Which lines in the items below contain the word "shown"? Show each of those lines in full.

## begin

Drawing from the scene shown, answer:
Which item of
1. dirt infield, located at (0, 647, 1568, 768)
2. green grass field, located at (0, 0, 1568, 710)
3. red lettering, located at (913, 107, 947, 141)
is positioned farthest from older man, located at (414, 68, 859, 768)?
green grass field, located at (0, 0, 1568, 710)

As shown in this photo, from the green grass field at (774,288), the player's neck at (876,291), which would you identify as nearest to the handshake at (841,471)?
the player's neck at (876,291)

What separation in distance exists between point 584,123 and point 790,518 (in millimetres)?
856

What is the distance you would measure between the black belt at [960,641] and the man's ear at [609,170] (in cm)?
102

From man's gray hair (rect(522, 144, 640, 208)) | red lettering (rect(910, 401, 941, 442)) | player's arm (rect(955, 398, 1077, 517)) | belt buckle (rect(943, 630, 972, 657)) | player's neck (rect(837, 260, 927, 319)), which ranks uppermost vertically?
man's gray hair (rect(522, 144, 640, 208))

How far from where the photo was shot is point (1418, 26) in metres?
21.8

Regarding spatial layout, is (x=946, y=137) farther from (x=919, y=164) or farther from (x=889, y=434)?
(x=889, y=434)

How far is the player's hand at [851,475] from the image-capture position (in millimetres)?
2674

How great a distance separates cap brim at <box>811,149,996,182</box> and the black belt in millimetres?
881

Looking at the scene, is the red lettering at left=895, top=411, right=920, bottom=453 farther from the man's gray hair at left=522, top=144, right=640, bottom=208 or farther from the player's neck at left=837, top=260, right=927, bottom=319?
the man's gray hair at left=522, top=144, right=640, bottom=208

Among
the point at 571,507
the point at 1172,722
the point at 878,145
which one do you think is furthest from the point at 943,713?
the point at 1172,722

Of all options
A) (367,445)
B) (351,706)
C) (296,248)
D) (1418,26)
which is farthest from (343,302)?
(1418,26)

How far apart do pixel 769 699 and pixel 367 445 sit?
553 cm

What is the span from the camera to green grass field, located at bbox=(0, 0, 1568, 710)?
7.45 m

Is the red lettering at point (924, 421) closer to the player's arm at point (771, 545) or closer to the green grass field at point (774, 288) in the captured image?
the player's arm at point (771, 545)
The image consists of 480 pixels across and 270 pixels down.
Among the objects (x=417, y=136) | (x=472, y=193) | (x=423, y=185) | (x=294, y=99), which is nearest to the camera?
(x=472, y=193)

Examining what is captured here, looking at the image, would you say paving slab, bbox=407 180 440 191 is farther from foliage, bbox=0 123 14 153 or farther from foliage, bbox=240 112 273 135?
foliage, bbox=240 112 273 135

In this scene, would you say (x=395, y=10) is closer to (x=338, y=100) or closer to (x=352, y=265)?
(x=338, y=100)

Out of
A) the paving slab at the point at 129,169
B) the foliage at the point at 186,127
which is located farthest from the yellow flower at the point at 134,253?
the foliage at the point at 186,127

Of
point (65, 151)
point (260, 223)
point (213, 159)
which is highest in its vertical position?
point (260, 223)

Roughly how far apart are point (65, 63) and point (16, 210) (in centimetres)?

## end

● ANSWER:
Drawing from the scene shown, answer:
As shown in this photo, from the green grass field at (774,288), the player's neck at (876,291), which would you identify as nearest to the handshake at (841,471)?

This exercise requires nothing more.